Key Takeaways
- On Wednesday, Citi launched coverage on Figma with a Buy recommendation and set a price target of $36
- Tyler Radke, the lead analyst, highlighted robust AI-fueled growth through seat expansions and increased credit pack consumption
- Shares of FIG initially jumped 5% following the announcement but ended the session down 2.86%
- Upcoming product releases and Model Context Protocol server revenue opportunities were identified as key growth drivers
- An approaching share lock-up expiration scheduled for mid-August presents a downside risk
Shares of Figma (FIG) started Wednesday’s trading session on an upbeat note after Citi launched coverage with a Buy recommendation and established a $36 price objective, pushing the stock as much as 5% higher in early trading. However, momentum quickly faded. By the afternoon, FIG had completely reversed course and was trading 2.86% lower, raising questions about investor confidence.
Tyler Radke, the analyst spearheading the coverage initiation, emphasized robust AI-driven demand as the foundation of his optimistic outlook. According to Radke, feedback from hyperscalers and major financial institutions indicated significant seat expansion activity and rising credit pack consumption — both indicators that Figma’s approach to monetizing AI capabilities is resonating with enterprise clients.
“Our proprietary customer and go-to-market checks with hyperscalers and large financial services firms suggest strong seat upgrades and credit pack utilization, which offer positive reads on AI-monetization strategy,” Radke stated.
Potential Upside Catalysts for FIG
Radke also identified several catalysts that could fuel near-term momentum. Upcoming product introductions and the commercialization of Figma’s Model Context Protocol server were highlighted as developments worth monitoring. For traders seeking actionable triggers, these represent the next milestones to track.

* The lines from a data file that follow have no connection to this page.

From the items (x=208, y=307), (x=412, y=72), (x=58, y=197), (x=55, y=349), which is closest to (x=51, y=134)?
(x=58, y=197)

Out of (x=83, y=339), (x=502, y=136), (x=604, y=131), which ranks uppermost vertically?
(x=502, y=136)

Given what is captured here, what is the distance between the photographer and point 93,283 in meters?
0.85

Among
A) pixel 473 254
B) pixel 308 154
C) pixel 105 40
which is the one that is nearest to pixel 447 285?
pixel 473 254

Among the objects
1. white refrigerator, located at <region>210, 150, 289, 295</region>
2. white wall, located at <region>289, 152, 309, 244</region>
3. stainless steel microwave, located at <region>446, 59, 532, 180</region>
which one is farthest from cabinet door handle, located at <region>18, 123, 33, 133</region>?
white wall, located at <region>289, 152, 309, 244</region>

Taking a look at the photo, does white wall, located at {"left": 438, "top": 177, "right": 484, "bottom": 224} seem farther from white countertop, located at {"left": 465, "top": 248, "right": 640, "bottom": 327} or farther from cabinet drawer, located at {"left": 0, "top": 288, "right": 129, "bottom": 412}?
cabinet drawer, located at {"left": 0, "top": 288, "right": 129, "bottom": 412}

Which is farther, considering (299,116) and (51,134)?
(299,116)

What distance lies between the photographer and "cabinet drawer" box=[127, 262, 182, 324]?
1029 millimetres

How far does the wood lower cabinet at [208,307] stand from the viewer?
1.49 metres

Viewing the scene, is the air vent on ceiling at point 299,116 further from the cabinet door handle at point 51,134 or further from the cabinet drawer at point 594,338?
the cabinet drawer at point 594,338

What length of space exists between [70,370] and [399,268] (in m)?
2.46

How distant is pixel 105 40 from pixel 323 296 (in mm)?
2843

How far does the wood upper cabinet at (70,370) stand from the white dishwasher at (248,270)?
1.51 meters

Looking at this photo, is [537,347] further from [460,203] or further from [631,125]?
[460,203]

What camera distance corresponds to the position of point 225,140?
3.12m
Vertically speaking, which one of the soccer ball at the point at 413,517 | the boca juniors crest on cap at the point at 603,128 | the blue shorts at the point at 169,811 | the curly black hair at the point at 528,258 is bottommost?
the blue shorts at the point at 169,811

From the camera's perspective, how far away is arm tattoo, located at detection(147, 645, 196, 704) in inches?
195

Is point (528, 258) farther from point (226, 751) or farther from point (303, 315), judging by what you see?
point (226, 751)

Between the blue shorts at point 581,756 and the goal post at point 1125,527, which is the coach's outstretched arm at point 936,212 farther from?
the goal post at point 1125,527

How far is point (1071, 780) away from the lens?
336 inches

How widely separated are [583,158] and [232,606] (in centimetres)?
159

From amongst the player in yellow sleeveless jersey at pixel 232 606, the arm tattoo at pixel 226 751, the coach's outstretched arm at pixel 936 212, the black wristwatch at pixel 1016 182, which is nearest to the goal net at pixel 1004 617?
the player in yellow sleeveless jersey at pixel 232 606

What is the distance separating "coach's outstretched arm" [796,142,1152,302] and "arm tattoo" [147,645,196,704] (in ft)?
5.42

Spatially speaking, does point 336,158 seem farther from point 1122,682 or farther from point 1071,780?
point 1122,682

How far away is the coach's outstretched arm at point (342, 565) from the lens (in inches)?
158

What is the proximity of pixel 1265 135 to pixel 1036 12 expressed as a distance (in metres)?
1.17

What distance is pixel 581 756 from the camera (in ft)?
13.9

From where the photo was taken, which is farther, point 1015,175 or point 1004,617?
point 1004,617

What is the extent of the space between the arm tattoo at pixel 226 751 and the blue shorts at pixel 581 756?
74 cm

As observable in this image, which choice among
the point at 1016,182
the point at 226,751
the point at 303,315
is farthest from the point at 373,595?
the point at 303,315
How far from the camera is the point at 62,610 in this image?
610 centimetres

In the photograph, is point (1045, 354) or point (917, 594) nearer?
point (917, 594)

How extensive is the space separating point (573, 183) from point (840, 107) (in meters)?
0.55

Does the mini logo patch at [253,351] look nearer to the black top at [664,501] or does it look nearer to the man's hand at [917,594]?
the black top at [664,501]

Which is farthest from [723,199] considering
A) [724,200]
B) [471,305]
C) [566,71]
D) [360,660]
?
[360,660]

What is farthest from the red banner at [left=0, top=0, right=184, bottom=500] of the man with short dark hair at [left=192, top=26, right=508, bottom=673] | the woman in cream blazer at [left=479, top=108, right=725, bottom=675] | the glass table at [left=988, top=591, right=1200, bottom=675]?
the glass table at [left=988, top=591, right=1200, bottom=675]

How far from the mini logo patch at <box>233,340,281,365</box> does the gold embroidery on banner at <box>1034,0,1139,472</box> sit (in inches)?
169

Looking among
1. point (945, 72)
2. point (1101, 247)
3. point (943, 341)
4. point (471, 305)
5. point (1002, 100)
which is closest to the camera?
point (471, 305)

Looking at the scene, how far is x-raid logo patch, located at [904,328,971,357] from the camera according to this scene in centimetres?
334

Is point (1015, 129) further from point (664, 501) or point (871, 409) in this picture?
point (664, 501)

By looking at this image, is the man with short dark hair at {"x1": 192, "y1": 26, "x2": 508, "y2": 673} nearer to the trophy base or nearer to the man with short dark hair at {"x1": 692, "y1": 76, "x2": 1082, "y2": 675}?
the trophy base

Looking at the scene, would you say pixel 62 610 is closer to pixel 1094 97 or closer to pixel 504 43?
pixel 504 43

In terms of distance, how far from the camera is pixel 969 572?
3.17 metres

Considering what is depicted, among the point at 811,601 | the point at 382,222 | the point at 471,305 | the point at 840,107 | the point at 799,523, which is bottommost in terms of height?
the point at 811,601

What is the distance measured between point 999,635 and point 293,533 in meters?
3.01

Figma’s top-line expansion has been impressive, supported by strong gross profit margins and strengthening cash flow generation. This financial positioning allows the company to continue funding AI development and go-to-market initiatives without straining its balance sheet.
Yet Wednesday’s trading activity paints a more cautious picture. When a Buy initiation accompanied by a meaningful price target fails to sustain even a modest rally, it signals that investors require more convincing than a single favorable analyst report.
Headwinds Remain in Focus
Radke acknowledged several challenges facing the stock. Most pressing is the upcoming lock-up expiration set for mid-August. This event represents a tangible overhang that could trigger additional selling as early backers and company insiders gain the ability to liquidate their holdings.

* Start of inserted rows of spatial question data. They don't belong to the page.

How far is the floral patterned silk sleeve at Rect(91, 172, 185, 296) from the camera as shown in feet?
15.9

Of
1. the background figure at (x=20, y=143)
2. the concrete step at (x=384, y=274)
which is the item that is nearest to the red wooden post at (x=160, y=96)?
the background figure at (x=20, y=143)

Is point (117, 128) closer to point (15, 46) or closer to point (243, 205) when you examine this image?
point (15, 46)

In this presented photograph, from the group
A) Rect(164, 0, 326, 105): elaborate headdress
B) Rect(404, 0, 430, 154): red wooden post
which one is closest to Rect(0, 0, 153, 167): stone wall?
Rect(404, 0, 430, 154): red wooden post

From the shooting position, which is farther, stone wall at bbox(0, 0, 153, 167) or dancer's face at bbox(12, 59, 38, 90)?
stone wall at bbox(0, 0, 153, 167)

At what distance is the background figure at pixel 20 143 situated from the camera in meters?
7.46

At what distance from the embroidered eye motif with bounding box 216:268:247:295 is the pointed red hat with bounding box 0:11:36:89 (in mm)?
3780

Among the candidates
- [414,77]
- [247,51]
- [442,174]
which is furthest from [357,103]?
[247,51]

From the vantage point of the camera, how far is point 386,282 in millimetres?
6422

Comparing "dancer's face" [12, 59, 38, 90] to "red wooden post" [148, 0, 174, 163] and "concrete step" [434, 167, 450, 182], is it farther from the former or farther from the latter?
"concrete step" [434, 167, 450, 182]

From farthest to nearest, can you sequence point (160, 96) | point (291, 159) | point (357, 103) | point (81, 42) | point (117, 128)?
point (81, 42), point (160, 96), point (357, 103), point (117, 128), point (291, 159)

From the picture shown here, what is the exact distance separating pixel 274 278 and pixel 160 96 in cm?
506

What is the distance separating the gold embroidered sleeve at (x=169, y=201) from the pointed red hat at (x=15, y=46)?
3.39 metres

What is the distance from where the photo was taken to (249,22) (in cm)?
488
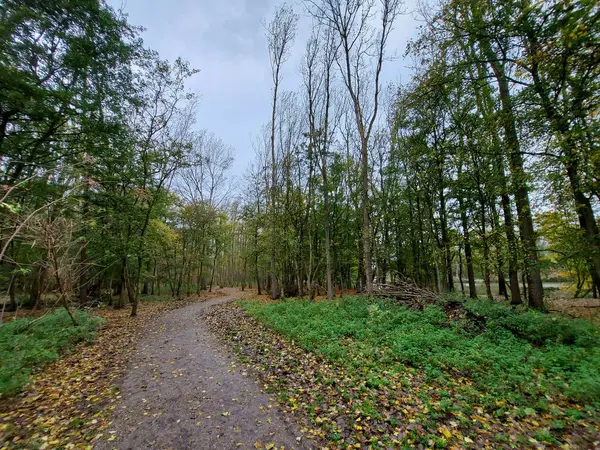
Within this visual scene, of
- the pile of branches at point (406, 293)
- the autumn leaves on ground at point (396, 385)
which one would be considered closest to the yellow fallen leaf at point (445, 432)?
the autumn leaves on ground at point (396, 385)

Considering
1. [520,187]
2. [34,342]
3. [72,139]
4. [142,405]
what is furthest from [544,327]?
[72,139]

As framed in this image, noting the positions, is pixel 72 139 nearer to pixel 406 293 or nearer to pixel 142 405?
pixel 142 405

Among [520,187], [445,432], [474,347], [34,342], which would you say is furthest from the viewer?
[520,187]

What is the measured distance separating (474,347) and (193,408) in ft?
19.3

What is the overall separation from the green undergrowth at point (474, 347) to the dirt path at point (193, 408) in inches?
78.7

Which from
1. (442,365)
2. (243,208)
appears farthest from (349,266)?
(442,365)

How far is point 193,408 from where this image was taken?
398 centimetres

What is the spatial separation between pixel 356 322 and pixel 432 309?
8.18 ft

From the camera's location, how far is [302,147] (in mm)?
15742

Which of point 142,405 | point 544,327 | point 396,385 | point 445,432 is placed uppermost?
point 544,327

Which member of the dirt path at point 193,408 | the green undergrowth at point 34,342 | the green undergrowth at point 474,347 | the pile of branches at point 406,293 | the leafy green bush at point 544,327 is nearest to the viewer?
the dirt path at point 193,408

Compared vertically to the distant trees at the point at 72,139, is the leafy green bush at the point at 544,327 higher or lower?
lower

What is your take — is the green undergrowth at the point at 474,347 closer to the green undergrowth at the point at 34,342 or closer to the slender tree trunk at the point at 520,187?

Beyond the lock-up, Figma continues to post accounting losses and has exhibited inconsistent cash generation. Should AI infrastructure expenses escalate or competitive threats intensify in the design software market, profitability metrics could face headwinds.

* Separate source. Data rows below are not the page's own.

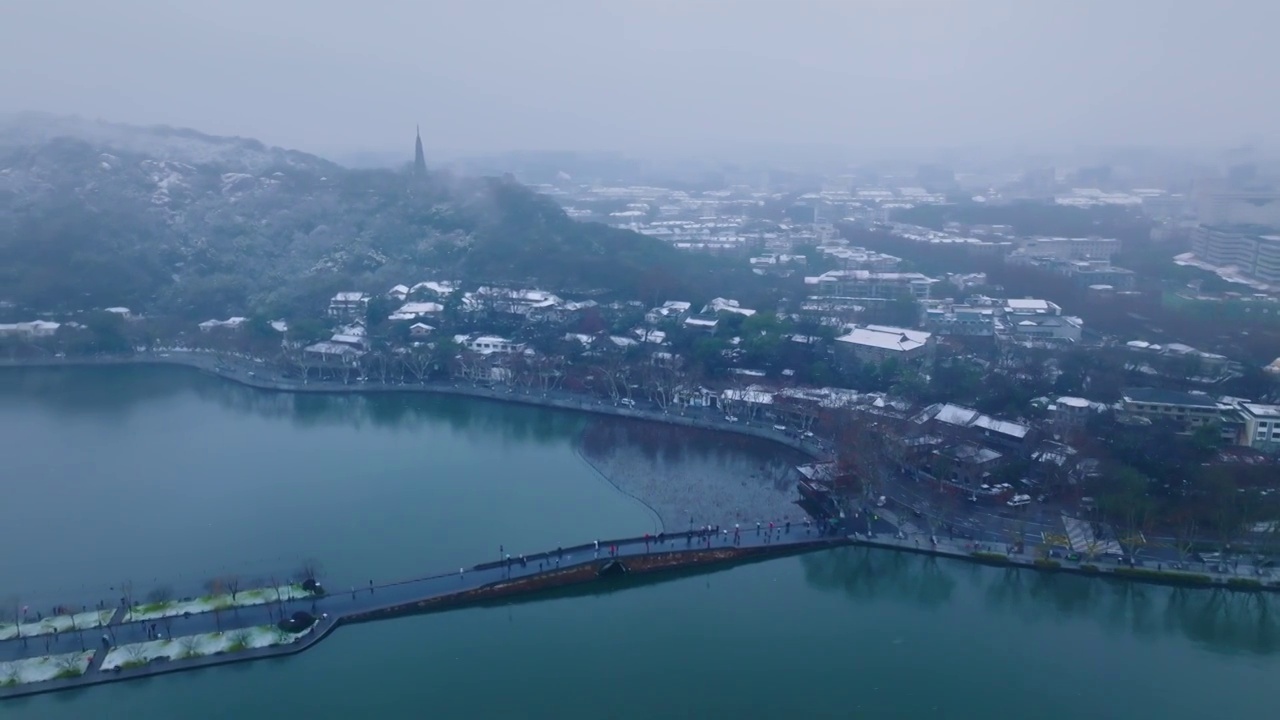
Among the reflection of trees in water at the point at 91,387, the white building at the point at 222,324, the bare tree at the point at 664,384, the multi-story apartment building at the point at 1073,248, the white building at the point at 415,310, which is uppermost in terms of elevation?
the multi-story apartment building at the point at 1073,248

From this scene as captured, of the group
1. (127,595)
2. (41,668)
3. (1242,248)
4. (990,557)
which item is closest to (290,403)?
(127,595)

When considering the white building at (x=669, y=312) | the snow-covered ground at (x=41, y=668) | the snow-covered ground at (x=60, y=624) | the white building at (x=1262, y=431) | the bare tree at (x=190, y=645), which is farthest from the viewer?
the white building at (x=669, y=312)

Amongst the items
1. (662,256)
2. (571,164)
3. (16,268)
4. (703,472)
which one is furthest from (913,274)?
(571,164)

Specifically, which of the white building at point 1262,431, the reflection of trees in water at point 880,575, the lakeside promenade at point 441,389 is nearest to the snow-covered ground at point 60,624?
the reflection of trees in water at point 880,575

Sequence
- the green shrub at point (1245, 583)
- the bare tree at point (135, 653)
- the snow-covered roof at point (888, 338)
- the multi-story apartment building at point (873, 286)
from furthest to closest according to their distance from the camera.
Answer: the multi-story apartment building at point (873, 286)
the snow-covered roof at point (888, 338)
the green shrub at point (1245, 583)
the bare tree at point (135, 653)

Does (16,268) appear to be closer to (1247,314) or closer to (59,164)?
(59,164)

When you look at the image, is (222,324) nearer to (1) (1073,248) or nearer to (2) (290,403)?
(2) (290,403)

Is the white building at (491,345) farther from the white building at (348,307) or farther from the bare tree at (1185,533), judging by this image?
the bare tree at (1185,533)
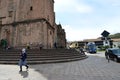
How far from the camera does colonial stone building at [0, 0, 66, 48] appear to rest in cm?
2844

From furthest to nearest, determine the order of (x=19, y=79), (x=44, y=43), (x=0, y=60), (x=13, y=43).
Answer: (x=13, y=43), (x=44, y=43), (x=0, y=60), (x=19, y=79)

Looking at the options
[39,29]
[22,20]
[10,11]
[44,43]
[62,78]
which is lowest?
[62,78]

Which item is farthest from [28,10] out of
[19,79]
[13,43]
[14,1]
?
[19,79]

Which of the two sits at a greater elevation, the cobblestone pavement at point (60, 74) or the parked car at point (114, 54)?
the parked car at point (114, 54)

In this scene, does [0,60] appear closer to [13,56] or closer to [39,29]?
[13,56]

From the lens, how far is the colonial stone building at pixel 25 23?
28438 mm

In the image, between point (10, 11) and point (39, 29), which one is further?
point (10, 11)

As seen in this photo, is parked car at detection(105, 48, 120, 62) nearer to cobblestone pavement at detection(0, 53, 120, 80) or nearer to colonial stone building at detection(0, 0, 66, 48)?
cobblestone pavement at detection(0, 53, 120, 80)

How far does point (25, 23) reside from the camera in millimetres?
29500

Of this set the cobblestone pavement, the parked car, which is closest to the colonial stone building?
the parked car

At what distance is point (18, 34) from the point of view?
30047mm

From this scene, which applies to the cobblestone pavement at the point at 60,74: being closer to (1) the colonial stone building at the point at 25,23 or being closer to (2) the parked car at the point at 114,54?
(2) the parked car at the point at 114,54

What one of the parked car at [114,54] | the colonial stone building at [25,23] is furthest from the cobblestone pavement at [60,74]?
the colonial stone building at [25,23]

The stock’s performance this year underscores ongoing uncertainty. FIG has declined 51.89% year-to-date in 2026, and technical indicators currently flash a Strong Sell signal.
With average daily volume exceeding 18 million shares, liquidity is ample. The company commands a market capitalization of $9.78 billion.
While Citi’s $36 price objective suggests substantial appreciation potential from present levels, Wednesday’s price movement demonstrates that investors remain skeptical and are waiting for more concrete evidence before committing capital.